In an objective article by Steven Brill, a banker defends the need for high pay that’s paid now–with no deferral.  

“A lot of our folks have second and third homes and alimony payments and other obligations that require substantial current cash.”   

So the notion here is that compensation structures should be designed to accommodate the financial needs of the employees rather than to encourage and pay employees to act in ways that are consistent with meeting customer and shareholder requirements. This employee-comes-before-the-shareholder-and-customer mindset is dangerous in any business or industry.  But it’s no doubt the same mindset that encouraged other goofy behavior, including former Merrill CEO John Thain’s decision to spend $1.2 million on his office and a couple of conference rooms. 

It’s putting me over we and that’s dangerous in banking or any other industry.

Is “They just don’t get it” a fair observation?

Leadership Lessons in the News

You can learn a lot about leading an organization by watching the news.

The Tiger Woods episode should remind all of us once again to respond fast to the news media, tell the truth and get on with. Dragging it out as he did added several days to a story that could have been over in two news cycles.

President Obama’s approval rating continues to decline. As a strictly non-partisan independent, I see him doing exactly what George W. Bush did right after his second election, but from a different philosophical point of view. Obama, like Bush, seems to be throwing all kinds of mud at the wall hoping like hell something sticks. Obama, like Bush, seemingly has a different agenda or country he’s travelling to every day. The message has blurred and focus is diminishing. (Retrievable, of course.)

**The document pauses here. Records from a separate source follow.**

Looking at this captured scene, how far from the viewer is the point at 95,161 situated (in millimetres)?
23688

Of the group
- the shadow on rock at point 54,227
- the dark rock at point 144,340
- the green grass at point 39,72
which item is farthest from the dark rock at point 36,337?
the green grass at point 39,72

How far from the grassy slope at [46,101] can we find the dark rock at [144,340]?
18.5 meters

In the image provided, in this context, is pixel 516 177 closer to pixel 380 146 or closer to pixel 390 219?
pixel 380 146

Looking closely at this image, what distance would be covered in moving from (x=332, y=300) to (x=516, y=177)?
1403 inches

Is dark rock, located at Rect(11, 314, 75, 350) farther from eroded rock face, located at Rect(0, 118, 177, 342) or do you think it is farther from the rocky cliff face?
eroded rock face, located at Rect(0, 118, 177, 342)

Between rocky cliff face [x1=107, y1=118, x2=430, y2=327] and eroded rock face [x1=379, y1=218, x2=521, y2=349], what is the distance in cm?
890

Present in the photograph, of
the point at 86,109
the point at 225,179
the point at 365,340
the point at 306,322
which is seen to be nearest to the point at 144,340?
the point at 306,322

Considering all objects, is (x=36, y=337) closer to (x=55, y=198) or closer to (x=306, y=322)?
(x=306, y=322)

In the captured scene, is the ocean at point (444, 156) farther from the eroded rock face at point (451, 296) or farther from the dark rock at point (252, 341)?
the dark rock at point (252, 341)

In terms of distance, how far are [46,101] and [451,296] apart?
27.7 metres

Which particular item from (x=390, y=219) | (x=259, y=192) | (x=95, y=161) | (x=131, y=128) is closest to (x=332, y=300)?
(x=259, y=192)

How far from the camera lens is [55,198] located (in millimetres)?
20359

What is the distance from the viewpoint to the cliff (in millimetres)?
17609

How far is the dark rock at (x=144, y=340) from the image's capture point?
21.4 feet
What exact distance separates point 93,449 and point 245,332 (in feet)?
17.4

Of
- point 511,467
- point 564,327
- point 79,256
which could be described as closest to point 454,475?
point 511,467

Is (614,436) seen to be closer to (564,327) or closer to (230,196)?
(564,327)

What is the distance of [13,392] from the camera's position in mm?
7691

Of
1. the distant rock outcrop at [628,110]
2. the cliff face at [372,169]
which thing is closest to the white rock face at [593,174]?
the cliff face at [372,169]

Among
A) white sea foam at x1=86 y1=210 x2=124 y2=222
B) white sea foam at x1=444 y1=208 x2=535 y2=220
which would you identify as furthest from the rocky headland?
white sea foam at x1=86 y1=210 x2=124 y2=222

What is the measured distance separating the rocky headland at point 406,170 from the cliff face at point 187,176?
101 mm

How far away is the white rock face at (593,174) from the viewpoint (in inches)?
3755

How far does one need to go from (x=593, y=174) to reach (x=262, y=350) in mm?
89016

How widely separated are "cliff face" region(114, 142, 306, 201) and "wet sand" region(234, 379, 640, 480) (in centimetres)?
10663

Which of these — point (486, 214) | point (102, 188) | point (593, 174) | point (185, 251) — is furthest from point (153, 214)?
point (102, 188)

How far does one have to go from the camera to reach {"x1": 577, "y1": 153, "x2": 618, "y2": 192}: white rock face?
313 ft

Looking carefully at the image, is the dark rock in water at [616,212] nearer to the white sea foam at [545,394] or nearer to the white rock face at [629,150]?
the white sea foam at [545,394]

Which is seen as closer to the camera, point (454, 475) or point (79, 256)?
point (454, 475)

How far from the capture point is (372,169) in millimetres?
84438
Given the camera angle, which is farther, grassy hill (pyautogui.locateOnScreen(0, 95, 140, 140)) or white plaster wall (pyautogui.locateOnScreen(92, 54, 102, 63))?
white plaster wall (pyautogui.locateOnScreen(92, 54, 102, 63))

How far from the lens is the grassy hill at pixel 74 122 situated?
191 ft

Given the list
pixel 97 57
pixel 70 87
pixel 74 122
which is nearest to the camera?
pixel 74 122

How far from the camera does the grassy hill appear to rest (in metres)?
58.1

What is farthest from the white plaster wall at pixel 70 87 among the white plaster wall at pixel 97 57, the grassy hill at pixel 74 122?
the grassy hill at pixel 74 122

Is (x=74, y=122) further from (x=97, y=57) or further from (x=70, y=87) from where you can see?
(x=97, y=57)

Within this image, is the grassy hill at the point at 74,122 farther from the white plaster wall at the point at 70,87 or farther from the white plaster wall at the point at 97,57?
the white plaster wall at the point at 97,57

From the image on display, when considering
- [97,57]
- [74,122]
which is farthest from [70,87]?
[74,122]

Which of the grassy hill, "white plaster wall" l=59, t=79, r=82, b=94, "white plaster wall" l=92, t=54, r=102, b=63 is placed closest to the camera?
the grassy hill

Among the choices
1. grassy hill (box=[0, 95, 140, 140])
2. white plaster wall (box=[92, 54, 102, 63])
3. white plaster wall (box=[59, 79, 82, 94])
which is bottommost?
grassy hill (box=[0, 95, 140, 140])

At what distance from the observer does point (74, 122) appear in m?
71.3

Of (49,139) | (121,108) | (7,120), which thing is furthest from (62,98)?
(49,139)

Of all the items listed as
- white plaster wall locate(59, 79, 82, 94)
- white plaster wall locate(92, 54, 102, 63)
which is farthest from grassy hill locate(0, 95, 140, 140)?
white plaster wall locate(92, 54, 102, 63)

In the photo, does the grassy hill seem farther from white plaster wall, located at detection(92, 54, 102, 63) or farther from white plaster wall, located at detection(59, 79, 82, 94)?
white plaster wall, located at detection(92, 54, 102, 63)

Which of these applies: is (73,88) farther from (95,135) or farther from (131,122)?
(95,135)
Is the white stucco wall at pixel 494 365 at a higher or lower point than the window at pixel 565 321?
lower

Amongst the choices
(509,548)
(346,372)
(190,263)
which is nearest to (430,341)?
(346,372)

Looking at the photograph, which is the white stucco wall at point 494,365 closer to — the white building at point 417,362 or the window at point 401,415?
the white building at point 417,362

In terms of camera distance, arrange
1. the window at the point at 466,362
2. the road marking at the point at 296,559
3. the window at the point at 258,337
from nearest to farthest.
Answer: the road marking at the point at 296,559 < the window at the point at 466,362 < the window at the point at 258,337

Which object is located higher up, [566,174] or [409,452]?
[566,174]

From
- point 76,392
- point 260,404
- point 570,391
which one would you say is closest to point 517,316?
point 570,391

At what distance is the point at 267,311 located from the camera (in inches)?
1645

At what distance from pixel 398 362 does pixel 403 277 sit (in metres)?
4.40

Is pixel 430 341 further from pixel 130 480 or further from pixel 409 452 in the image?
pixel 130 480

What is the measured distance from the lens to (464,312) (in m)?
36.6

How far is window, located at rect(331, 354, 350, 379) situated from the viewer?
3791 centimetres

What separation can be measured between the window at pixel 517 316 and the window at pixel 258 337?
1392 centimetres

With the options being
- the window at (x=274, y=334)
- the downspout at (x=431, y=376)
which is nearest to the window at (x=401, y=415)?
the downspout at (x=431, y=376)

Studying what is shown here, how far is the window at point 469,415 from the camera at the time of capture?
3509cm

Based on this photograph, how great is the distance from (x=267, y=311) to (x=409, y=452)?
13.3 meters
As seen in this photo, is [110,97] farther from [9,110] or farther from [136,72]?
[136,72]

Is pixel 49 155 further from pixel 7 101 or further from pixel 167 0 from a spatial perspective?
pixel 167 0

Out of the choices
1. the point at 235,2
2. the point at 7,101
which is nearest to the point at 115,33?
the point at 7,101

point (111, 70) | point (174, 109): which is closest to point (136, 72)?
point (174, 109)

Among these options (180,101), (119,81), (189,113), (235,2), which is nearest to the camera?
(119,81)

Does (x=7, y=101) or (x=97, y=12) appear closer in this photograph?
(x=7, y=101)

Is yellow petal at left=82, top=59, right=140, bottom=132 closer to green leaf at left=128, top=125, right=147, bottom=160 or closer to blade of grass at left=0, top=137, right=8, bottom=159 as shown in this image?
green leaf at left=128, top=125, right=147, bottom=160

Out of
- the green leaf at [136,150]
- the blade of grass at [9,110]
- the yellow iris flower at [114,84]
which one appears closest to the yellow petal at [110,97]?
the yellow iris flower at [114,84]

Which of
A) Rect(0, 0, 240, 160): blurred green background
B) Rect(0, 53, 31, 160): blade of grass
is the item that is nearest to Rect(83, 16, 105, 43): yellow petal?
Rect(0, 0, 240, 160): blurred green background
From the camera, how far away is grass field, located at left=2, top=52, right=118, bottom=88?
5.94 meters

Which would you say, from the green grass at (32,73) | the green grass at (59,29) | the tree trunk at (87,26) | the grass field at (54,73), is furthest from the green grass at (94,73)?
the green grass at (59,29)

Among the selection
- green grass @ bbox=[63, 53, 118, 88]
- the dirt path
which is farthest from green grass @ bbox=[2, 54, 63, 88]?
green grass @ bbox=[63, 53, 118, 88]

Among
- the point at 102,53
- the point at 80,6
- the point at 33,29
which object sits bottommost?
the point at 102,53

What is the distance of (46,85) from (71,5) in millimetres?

Employees in many companies call this “program of the day.”  Saying to themselves, “First management is talking about such and such. Next they’re talking about something else. We just tune it out because eventually it’ll all go away.”   Isn’t that what’s happening?

For business leaders, the lesson is the same. Create your “story.” Tell it through what you say and what you do. Keep telling it over and over through your walk and talk. And then when you think you’ve told it as many times as you need to and you’re sick of telling it, tell it one more time.

In that respect, running for office and governing in business or politics is very much the same.